5. The learned Counsel for the appellant invited our attention to a decision of the Allahabad High Court in the case of Emperor v. Sheikh Ajmeri I.L.R (1933) All. 241. In that case, the Municipal area consisted of two detached territories, and according to the Municipalities Act, octroi was payable in respect of goods and animals introduced within the octroi limits or brought within the Municipal limits. A question arose whether the animals brought from one detached area of the Municipal limits into the other Municipal area were subject to the payment of the octroi. The learned Judges held that in their opinion the significance of the words 'introducing' and 'brought in' was that they must be imported from outside the Municipal limits altogether, and that they were not meant to cover a case of transit where the goods were transferred from one part of the Municipality to another part within its limits. The learned Judges were not there interpreting the word 'import' as we have to in the present case and were, no doubt, influenced very largely by the fact that the Municipal limits in that case also included a detached area of Jharnanala separated by a distance of three miles from the old Municipal limits of Agra. In that case, it was physically impossible for a person within one part of the Municipal area to go into the other part of the Municipal area without going outside that area for a distance of three miles. The practical difficulties in the way of adopting any other construction were so great that the learned Judges thought that the words 'introducing' and 'brought in' were not intended to cover a case of transit from one part of the Municipality to another part within its limits. Even so, the learned Judges realized that the interpretation they were putting on those words was bound to create practical difficulties. At page 246 they observe:

The Municipal Board would not know wherefrom the animals were being imported and they are entitled to demand octroi duty as soon as they enter the municipal limits of Jharnanala. But if the accused were to establish that these animals were within the municipal limits of Agra and the identical animals have been brought from there into the limits of Jharnanala, then no octroi duty would be leviable, because in our opinion this would not be a case of importing goods or animals from outside the municipal limits.

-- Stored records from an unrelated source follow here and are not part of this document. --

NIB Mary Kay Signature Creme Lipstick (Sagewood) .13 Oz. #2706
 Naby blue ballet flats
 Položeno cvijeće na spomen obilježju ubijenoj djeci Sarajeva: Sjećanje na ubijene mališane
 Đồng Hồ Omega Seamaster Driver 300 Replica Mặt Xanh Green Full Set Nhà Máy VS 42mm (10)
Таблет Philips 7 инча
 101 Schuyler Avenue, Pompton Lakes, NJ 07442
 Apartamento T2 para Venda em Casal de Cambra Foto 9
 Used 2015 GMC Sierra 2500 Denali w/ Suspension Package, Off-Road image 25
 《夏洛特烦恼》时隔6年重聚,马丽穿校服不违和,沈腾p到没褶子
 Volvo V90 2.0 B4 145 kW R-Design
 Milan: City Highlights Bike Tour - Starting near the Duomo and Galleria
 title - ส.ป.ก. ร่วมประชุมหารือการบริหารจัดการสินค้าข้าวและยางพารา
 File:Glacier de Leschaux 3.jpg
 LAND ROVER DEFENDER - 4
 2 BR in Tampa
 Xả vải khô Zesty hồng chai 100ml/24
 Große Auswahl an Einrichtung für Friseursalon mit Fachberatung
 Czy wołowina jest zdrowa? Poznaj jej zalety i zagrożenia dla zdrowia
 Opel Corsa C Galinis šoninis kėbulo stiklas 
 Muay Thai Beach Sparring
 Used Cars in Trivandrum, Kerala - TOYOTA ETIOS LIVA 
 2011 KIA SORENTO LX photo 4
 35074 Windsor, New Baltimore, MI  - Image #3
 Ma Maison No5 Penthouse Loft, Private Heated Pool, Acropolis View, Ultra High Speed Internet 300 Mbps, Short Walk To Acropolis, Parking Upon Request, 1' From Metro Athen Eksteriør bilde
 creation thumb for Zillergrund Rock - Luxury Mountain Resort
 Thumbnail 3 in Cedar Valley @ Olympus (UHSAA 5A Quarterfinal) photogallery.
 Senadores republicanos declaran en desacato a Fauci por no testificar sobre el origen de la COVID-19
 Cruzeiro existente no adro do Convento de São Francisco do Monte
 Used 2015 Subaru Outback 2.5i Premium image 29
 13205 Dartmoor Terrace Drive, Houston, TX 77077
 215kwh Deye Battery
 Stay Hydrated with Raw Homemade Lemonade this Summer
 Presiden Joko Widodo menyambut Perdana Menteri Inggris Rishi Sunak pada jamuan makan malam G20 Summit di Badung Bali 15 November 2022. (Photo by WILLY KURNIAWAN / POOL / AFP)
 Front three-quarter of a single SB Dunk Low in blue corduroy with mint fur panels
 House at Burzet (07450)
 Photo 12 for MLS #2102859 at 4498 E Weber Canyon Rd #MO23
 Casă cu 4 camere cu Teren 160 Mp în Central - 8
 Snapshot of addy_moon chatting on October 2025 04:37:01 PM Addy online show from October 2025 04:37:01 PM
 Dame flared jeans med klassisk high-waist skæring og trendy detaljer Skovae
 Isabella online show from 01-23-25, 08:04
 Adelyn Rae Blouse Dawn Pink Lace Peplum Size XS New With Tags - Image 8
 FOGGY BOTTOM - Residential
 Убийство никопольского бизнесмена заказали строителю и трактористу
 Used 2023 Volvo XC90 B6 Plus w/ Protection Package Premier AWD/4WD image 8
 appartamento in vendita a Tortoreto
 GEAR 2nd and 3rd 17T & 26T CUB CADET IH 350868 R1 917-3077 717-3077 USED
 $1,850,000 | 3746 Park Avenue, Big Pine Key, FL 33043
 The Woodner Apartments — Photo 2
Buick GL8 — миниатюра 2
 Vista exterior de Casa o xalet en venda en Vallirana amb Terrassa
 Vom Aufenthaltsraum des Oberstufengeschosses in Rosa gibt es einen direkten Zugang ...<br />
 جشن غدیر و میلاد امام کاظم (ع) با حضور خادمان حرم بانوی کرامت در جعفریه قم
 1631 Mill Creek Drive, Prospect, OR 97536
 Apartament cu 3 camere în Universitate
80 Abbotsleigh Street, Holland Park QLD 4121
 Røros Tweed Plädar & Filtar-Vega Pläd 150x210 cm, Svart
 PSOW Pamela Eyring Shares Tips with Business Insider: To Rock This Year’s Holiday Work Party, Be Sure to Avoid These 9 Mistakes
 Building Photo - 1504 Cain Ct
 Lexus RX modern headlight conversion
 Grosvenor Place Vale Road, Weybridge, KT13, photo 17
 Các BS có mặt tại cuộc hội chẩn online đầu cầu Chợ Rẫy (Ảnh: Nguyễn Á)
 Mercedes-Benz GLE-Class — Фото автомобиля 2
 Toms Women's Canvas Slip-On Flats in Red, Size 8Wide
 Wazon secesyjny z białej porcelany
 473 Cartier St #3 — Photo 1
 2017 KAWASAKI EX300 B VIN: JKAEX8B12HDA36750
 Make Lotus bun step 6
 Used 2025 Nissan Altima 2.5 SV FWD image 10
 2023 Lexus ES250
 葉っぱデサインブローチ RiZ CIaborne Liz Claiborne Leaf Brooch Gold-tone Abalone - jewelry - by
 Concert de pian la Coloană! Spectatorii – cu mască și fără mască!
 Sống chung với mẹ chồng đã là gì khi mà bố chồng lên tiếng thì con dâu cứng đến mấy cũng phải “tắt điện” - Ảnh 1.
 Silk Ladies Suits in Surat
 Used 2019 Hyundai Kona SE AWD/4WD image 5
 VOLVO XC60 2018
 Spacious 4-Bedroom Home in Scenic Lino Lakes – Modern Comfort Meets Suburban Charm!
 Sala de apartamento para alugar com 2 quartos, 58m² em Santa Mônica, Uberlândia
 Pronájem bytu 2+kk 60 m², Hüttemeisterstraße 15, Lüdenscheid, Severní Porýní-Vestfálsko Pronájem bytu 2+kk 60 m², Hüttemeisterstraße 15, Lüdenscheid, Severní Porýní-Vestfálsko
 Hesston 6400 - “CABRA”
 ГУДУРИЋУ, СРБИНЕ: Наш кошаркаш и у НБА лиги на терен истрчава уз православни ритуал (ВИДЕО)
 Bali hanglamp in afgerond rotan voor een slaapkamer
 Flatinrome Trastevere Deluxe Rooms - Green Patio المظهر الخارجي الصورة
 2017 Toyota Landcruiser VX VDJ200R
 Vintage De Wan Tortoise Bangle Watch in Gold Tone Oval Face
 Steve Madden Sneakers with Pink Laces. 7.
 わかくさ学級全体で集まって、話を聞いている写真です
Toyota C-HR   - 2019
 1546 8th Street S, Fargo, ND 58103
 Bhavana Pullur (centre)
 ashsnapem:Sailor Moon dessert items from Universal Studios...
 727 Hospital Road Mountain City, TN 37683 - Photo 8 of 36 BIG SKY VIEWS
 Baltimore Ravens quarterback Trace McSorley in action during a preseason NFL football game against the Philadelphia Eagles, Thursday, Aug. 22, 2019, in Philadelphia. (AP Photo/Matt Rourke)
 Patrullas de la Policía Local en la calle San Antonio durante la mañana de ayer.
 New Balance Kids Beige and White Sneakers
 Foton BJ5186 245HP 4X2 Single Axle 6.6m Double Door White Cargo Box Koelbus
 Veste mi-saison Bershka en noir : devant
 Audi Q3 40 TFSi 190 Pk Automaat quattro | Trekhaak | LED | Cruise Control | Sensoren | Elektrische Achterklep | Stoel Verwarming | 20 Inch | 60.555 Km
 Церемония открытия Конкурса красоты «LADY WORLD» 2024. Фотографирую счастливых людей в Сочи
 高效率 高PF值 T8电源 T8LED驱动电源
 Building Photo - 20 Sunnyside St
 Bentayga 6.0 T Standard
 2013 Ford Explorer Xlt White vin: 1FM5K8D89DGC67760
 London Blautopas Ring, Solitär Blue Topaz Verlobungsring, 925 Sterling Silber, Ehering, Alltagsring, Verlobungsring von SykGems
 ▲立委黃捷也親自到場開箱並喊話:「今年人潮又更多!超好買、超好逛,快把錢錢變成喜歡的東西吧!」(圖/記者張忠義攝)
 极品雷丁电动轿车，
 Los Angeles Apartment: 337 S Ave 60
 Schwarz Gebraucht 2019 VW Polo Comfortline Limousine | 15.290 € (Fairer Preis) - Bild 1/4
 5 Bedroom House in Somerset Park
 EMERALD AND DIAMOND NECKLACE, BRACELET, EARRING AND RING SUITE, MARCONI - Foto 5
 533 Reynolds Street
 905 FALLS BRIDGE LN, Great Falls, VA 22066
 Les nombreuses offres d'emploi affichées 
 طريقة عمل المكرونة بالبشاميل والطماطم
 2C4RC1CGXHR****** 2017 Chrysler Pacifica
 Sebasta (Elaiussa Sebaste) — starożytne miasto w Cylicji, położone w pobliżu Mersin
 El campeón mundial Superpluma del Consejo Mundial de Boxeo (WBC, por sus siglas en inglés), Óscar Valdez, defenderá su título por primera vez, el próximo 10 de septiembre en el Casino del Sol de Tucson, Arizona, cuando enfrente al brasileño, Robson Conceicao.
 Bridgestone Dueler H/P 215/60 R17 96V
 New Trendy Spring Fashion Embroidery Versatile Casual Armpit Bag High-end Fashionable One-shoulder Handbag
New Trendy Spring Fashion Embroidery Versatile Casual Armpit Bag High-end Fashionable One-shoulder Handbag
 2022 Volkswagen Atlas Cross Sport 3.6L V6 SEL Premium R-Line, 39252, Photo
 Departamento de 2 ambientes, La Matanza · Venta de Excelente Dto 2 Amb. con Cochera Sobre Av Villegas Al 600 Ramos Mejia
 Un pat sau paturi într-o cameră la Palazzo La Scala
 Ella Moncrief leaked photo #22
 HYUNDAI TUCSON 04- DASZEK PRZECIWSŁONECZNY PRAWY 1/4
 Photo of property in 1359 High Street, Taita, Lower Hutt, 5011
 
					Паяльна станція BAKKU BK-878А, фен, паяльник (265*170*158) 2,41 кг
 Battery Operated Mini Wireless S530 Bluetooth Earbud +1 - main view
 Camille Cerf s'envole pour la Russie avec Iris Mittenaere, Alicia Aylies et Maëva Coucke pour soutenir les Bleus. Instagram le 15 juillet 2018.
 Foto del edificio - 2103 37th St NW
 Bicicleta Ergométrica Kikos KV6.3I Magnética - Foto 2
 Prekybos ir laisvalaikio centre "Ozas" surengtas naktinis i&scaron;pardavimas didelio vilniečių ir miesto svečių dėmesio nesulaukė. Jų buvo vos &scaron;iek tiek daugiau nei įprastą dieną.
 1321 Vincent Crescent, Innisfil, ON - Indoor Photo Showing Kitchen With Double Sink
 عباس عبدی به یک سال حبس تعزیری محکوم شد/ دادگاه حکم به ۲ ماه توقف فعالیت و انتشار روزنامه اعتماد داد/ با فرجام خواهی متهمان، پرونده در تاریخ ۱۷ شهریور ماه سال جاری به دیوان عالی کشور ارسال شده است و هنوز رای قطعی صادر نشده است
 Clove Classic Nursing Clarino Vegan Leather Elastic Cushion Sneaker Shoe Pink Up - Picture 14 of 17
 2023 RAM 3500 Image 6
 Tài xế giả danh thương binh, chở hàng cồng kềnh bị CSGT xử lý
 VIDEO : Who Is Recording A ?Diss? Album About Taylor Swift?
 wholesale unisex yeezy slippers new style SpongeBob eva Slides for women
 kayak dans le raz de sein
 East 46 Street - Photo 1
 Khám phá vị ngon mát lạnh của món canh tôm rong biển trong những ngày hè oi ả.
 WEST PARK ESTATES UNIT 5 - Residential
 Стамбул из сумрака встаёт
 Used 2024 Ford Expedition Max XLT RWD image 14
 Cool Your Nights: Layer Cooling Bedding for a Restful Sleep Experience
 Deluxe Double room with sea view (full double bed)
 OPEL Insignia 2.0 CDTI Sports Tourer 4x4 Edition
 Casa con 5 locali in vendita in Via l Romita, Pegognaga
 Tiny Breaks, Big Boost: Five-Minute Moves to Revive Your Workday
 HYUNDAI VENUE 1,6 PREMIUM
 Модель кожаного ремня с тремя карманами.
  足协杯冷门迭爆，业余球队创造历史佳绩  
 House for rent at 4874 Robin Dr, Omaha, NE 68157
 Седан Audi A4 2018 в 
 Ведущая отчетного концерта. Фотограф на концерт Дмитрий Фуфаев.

6. It is not clear how such an inquiry was to be made at the time when the goods crossed into the limits of Jharnanala. The word 'import' has been construed by the same Court in Hardwarimal Harnathdas v. Municipal Board, Dehra Dun [1940] All. 4 as meaning 'bringing into' and not necessarily containing any element of pause or repose. In the case before us the practical difficulties in the way of adopting the view we take are not so great as in the case before the Allahabad Court. It is not physically impossible for the plaintiff to take the goods from the place of manufacture to the place of business without going outside the Municipal area. As we have said, the case such as that of the plaintiff must be a rare exception, and, the hardship can easily be met by a rule granting exemption or a refund. As we have pointed out, there are far greater difficulties in the way of adopting the construction which the learned Counsel for the appellant has asked us to adopt; but even these difficulties in the way of the practical working of the rule on that interpretation would not have deterred us in accepting that interpretation if we were satisfied that that interpretation is the only reasonable one to be put on the word 'import.' We are of opinion that the word 'import' in Rule 380 of the Ahmedabad Municipal Code must be given its ordinary meaning, and that is 'to bring something within the Municipal limits from a place without its boundaries,' irrespective of the consideration as to whether the goods were manufactured within the Municipal limits, how long they were outside those limits and for what purpose.

7. In our opinion, the view taken by the learned Assistant Judge is correct. The appeal must, therefore, be dismissed with costs.